### THE TASK:
Give a verbatim copy of the lines below, minus the pictures.

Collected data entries
++++++++
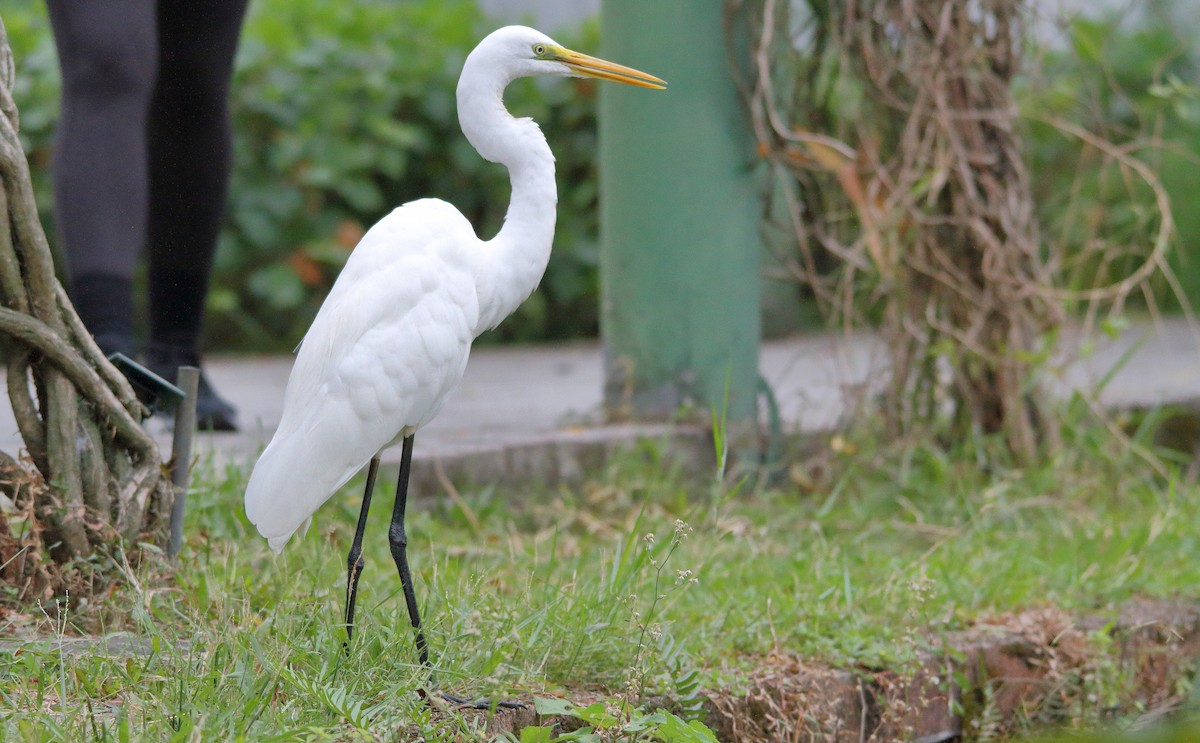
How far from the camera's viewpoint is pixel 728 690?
209 cm

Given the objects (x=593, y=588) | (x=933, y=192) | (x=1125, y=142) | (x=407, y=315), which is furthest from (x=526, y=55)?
(x=1125, y=142)

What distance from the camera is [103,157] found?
2594 millimetres

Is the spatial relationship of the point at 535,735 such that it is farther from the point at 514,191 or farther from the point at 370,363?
the point at 514,191

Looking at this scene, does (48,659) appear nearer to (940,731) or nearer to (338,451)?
(338,451)


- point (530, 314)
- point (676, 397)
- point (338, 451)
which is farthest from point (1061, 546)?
point (530, 314)

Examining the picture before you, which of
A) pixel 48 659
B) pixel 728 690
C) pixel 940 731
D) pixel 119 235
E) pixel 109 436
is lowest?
pixel 940 731

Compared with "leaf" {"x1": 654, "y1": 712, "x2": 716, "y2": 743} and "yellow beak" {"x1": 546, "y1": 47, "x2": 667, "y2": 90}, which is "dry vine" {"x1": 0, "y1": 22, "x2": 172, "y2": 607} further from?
"leaf" {"x1": 654, "y1": 712, "x2": 716, "y2": 743}

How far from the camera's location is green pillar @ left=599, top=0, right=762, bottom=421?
3.60 meters

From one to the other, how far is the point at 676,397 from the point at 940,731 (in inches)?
58.1

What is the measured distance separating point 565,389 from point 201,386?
1752mm

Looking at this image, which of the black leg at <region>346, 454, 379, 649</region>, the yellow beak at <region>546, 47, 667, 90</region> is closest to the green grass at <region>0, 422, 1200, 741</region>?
the black leg at <region>346, 454, 379, 649</region>

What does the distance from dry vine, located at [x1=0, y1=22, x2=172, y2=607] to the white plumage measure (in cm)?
35

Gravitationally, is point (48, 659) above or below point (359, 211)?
below

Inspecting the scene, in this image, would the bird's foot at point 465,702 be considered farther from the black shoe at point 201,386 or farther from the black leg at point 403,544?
the black shoe at point 201,386
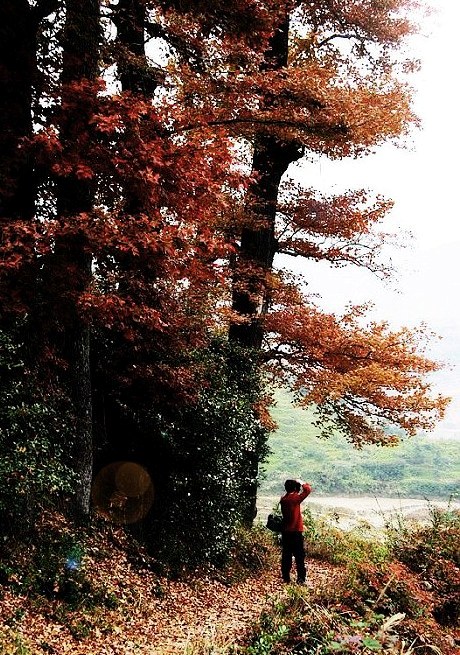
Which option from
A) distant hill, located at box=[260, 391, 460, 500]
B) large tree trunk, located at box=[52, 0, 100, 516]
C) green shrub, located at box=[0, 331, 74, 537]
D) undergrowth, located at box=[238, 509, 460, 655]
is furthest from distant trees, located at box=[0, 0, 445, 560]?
distant hill, located at box=[260, 391, 460, 500]

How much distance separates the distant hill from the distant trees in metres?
26.8

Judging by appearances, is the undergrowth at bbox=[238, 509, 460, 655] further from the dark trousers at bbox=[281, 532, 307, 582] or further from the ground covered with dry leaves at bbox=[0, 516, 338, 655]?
the dark trousers at bbox=[281, 532, 307, 582]

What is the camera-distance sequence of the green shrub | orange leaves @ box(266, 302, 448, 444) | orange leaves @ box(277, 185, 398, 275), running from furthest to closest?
orange leaves @ box(277, 185, 398, 275) → orange leaves @ box(266, 302, 448, 444) → the green shrub

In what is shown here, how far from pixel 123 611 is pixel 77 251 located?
385 centimetres

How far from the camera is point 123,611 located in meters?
6.30

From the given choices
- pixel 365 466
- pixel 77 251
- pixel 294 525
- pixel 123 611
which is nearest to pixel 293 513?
pixel 294 525

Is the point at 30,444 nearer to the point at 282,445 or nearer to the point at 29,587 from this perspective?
the point at 29,587

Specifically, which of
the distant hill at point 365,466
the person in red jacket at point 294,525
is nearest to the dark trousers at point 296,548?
the person in red jacket at point 294,525

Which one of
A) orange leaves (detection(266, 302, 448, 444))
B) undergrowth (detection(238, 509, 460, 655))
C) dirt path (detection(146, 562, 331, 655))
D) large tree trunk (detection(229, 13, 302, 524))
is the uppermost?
large tree trunk (detection(229, 13, 302, 524))

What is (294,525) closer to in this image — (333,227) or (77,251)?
(77,251)

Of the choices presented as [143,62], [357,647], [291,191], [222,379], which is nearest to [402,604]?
[357,647]

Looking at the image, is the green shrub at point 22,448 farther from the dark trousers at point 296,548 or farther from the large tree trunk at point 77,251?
the dark trousers at point 296,548

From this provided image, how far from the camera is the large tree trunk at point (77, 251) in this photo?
6672 mm

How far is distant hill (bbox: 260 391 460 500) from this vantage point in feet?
132
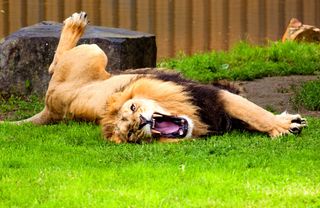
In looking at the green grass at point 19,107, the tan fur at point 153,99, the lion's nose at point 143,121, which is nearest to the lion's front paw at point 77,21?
the green grass at point 19,107

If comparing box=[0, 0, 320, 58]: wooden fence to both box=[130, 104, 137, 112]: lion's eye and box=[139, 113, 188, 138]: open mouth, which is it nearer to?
box=[139, 113, 188, 138]: open mouth

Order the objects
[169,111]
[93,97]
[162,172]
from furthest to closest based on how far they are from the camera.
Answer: [93,97]
[169,111]
[162,172]

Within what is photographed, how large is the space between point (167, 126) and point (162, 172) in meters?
1.04

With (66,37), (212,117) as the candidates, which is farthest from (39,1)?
(212,117)

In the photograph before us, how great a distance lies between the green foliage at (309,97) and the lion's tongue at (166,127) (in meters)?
2.26

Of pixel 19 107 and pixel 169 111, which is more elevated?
pixel 169 111

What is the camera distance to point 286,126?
5.88 m

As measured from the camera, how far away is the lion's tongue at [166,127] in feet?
18.8

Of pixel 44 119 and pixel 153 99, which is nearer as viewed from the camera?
pixel 153 99

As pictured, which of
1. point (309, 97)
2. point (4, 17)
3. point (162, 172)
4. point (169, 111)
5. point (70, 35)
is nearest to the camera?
point (162, 172)

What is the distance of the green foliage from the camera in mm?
7707

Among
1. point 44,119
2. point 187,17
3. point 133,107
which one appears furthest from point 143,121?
point 187,17

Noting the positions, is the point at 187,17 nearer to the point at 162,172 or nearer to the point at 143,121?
the point at 143,121

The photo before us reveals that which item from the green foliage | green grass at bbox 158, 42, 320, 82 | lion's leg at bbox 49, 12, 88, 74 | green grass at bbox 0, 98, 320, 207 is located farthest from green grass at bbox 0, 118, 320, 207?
++++++++
### SOLUTION:
How far from the camera's viewpoint is pixel 728 690?
209 cm

Given the objects (x=593, y=588) | (x=933, y=192) | (x=1125, y=142) | (x=407, y=315), which is furthest from (x=526, y=55)?
(x=1125, y=142)

What distance from the camera is [103,157] found?
2594 millimetres

Is the spatial relationship of the point at 535,735 such that it is farther from the point at 514,191 or farther from the point at 370,363?
the point at 514,191

Looking at this scene, does (48,659) appear nearer to (940,731) or nearer to (338,451)?
(338,451)


- point (530, 314)
- point (676, 397)
- point (338, 451)
which is farthest from point (1061, 546)?
point (530, 314)

Examining the picture before you, which of
A) pixel 48 659
B) pixel 728 690
C) pixel 940 731
D) pixel 119 235
E) pixel 109 436
is lowest?
pixel 940 731

Compared with "leaf" {"x1": 654, "y1": 712, "x2": 716, "y2": 743} and "yellow beak" {"x1": 546, "y1": 47, "x2": 667, "y2": 90}, which is "dry vine" {"x1": 0, "y1": 22, "x2": 172, "y2": 607} further from?
"leaf" {"x1": 654, "y1": 712, "x2": 716, "y2": 743}

How far from the camera's location is green pillar @ left=599, top=0, right=762, bottom=421?
3.60 meters

From one to the other, how far is the point at 676,397 from the point at 940,731 (in inches)?
58.1

What is the measured distance separating point 565,389 from point 201,386?
1752mm

Looking at this image, which of the black leg at <region>346, 454, 379, 649</region>, the yellow beak at <region>546, 47, 667, 90</region> is closest to the green grass at <region>0, 422, 1200, 741</region>?
the black leg at <region>346, 454, 379, 649</region>

What does the distance from dry vine, located at [x1=0, y1=22, x2=172, y2=607] to the white plumage measure (in cm)?
35

Gravitationally, is point (48, 659) above or below point (359, 211)?
below

Inspecting the scene, in this image, would the bird's foot at point 465,702 be considered farther from the black shoe at point 201,386 or farther from the black leg at point 403,544?
the black shoe at point 201,386
Which option from
A) distant hill, located at box=[260, 391, 460, 500]
B) large tree trunk, located at box=[52, 0, 100, 516]
C) green shrub, located at box=[0, 331, 74, 537]
D) undergrowth, located at box=[238, 509, 460, 655]
is furthest from distant trees, located at box=[0, 0, 445, 560]?
distant hill, located at box=[260, 391, 460, 500]

How much distance separates the distant hill from the distant trees in metres?
26.8

Judging by appearances, is the undergrowth at bbox=[238, 509, 460, 655] further from the dark trousers at bbox=[281, 532, 307, 582] or further from the ground covered with dry leaves at bbox=[0, 516, 338, 655]?
the dark trousers at bbox=[281, 532, 307, 582]

What is the camera-distance sequence of the green shrub | orange leaves @ box(266, 302, 448, 444) | orange leaves @ box(277, 185, 398, 275), running from furthest to closest?
orange leaves @ box(277, 185, 398, 275) → orange leaves @ box(266, 302, 448, 444) → the green shrub

In what is shown here, how far from pixel 123 611 is pixel 77 251 located?
385 centimetres

How far from the camera is point 123,611 located in meters?
6.30

From the given choices
- pixel 365 466
- pixel 77 251
- pixel 294 525
- pixel 123 611
which is nearest to pixel 293 513?
pixel 294 525

Is the point at 30,444 nearer to the point at 282,445 or nearer to the point at 29,587 from this perspective?
the point at 29,587

Specifically, which of
the distant hill at point 365,466
the person in red jacket at point 294,525
is nearest to the dark trousers at point 296,548?
the person in red jacket at point 294,525

Which one of
A) orange leaves (detection(266, 302, 448, 444))
B) undergrowth (detection(238, 509, 460, 655))
C) dirt path (detection(146, 562, 331, 655))
D) large tree trunk (detection(229, 13, 302, 524))
is the uppermost?
large tree trunk (detection(229, 13, 302, 524))

What is (294,525) closer to in this image — (333,227) or (77,251)?
(77,251)

Of the choices presented as [143,62], [357,647], [291,191], [222,379], which is nearest to [402,604]?
[357,647]

Looking at the image, is the green shrub at point 22,448 farther from the dark trousers at point 296,548 or farther from the large tree trunk at point 77,251?
the dark trousers at point 296,548

From this provided image, how far from the camera is the large tree trunk at point (77, 251) in this photo?
6672 mm

How far is distant hill (bbox: 260 391 460 500) from this vantage point in feet?
132
In looking at the green grass at point 19,107, the tan fur at point 153,99, the lion's nose at point 143,121, which is nearest to the lion's front paw at point 77,21?
the green grass at point 19,107

If comparing box=[0, 0, 320, 58]: wooden fence to both box=[130, 104, 137, 112]: lion's eye and box=[139, 113, 188, 138]: open mouth, which is it nearer to?
box=[139, 113, 188, 138]: open mouth

Order the objects
[169,111]
[93,97]
[162,172]
from furthest to closest based on how far they are from the camera.
Answer: [93,97]
[169,111]
[162,172]

Within what is photographed, how large is the space between point (167, 126) and point (162, 172) in meters?
1.04

With (66,37), (212,117) as the candidates, which is farthest from (39,1)?
(212,117)

In the photograph before us, how great a distance lies between the green foliage at (309,97) and the lion's tongue at (166,127) (in meters)?
2.26

Of pixel 19 107 and pixel 169 111, which is more elevated?
pixel 169 111

What is the camera distance to point 286,126?
5.88 m

As measured from the camera, how far away is the lion's tongue at [166,127] in feet?
18.8

Of pixel 44 119 and pixel 153 99, which is nearer as viewed from the camera?
pixel 153 99

As pictured, which of
1. point (309, 97)
2. point (4, 17)
3. point (162, 172)
4. point (169, 111)
5. point (70, 35)
is nearest to the camera?
point (162, 172)

What is the distance of the green foliage from the camera in mm?
7707

Among
1. point 44,119
2. point 187,17
3. point 133,107
which one appears furthest from point 143,121?
point 187,17

Noting the positions, is the point at 187,17 nearer to the point at 162,172 or nearer to the point at 143,121?
the point at 143,121

The photo before us reveals that which item from the green foliage | green grass at bbox 158, 42, 320, 82 | lion's leg at bbox 49, 12, 88, 74 | green grass at bbox 0, 98, 320, 207 is located farthest from green grass at bbox 0, 118, 320, 207?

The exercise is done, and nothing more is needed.